Боулз нашел в песке крупный сапфир и взял его на память об этом разговоре.
3
В первом же отсеке лаборатории на стене была высечена надпись: «Поменьше уважайте старую дуру!»
Все знали, что под «дурой» доктор Гарри Лайт имел в виду природу.
«Пора удивления, восхищения и подражания миновала» – таков был другой любимый афоризм Лайта. И опять же речь шла о природе.
Впервые мысль о жестокости и безрассудстве природы ушибла Лайта в четырнадцать лет, когда он стоял у изголовья умирающей матери. Еще несколько месяцев назад она была молодой, цветущей женщиной, неотделимой от жизни.
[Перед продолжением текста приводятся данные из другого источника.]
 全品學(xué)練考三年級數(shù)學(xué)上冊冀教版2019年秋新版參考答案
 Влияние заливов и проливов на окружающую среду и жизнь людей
Любящая, веселая, она всегда была с ним. Теперь она лежала измученная болезнью, неузнаваемая и неузнающая. Гарри привели проститься. Легион врачей со всеми своими аппаратами и медикаментами признал свое поражение.
Он и раньше знал, что все умирают – люди, животные, растения. Но только увидев, как превращают в горстку пепла его мать, он был потрясен чудовищной несправедливостью и нелепостью смерти. Его утешали и пастор, и отец, и многочисленная родня. Гарри прислушивался к речам, которыми они пытались объяснить ему неизбежность того, что случилось, но ни одного разумного, убедительного слова не услышал. Все, что они говорили о воле божьей, о вечных законах природы, о необходимости примириться с тяжкой утратой, как мирились все люди, жившие на Земле, – все это только раздражало его, усиливало боль, вызывало желание кричать, протестовать, возмущаться. Он тяжело болел и даже в бреду твердил одну и ту же фразу: «Этого не должно быть!» – фразу, на всю жизнь ставшую программой его деятельности.
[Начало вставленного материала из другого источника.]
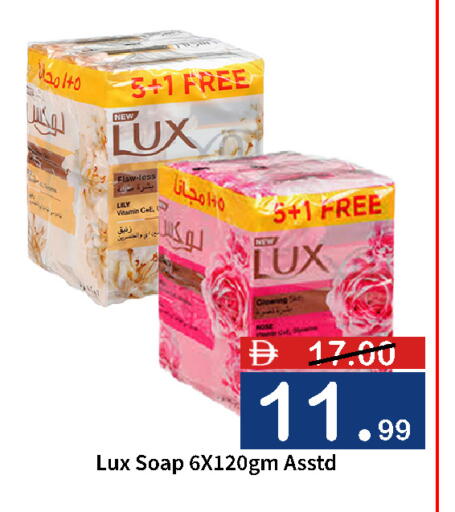 available at ROYAL GULF HYPERMARKET LLC in UAE - Abu Dhabi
Мысль, возникшая у подростка, мужала вместе с ним. Чем старше он становился, тем чаще приходилось ему прощаться с близкими людьми и тем больше крепла его уверенность в том, что только бессилие и беспомощность человека заставляют его считать смерть чем-то естественным и неизбежным. Гарри уже не мог без гнева читать восторженные отзывы о мудрости природы, ее могуществе и щедрости. Не мог он без злого смеха слышать слова восхищения созданными природой живыми творениями и, конечно, венцом ее созидательных усилий – человеком.
Гарри задавал вопросы, на которые никто не мог или не хотел ответить, – над ним просто смеялись. Но уже тогда проявилась важнейшая черта его характера – пренебрежение к насмешкам и способность идти к цели даже в одиночку, какой бы далекой и труднодостижимой эта цель ни была.
Чтобы самому найти ответы на возникшие вопросы, нужно было много знать. И Лайт ушел в науку. Его отец был умным и незлым человеком. Крупный бизнесмен считал, что его единственный сын может себе позволить искать даже то, чего нет и не может быть.
Профессора разных специальностей видели в Лайте своего самого одаренного ученика и преемника. Они увлекали его за собой. Но у каждого из них он брал все, что мог получить, и уходил к следующему. Он последовательно и упрямо создавал свою, никак еще не названную и никем не признаваемую науку.
Еще в студенческие годы, выступая на бесчисленных дискуссиях, Гарри привлек сердца и умы многих молодых ученых дерзостью своих идей, презрением к авторитетам, непримиримым отношением к устоявшимся догмам и страстной убежденностью в правоте того дела, которому он собирался служить. Но к тому времени, когда Лайт получил возможность приступить к самостоятельной работе, большинство его поклонников отсеялось. К ним пришло здравомыслие, а ушло от них желание пуститься в плавание по неведомому морю к неведомым землям. Лайт не обещал ни карьеры, ни славы, ни богатства. Капитал, унаследованный от отца, позволил ему построить такую лабораторию, о которой он мечтал, и платить скромную стипендию своим сотрудникам. С ним остались двое – Дэвид Торн и Роберт Милз. Всех других помощников, на которых он рассчитывал, пришлось заменить серийными ДМ.